→ Records supplied:

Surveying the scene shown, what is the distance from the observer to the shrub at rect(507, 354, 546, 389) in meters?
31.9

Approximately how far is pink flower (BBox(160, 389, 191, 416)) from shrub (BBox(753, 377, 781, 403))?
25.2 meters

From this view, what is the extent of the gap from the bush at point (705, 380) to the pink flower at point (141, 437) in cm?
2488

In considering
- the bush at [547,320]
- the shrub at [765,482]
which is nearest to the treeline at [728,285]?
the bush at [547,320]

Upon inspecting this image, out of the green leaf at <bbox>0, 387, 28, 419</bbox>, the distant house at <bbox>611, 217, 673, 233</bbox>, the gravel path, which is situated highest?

→ What you need to do:
Copy these records line for line, with no changes.

→ Response:
Surveying the scene shown, what is the distance from the observer to the shrub at rect(507, 354, 546, 389) in meters?
31.9

Approximately how far is pink flower (BBox(160, 389, 191, 416)) from shrub (BBox(753, 377, 781, 403))?
25.2 meters

From this view, what is the extent of the gap from the bush at point (705, 380) to the pink flower at point (141, 437) in cm?
2488

In considering
- the bush at [547,320]
- the shrub at [765,482]
which is nearest to the treeline at [728,285]?
the bush at [547,320]

Upon inspecting this image, out of the green leaf at <bbox>0, 387, 28, 419</bbox>, the distant house at <bbox>611, 217, 673, 233</bbox>, the gravel path, which is situated highest?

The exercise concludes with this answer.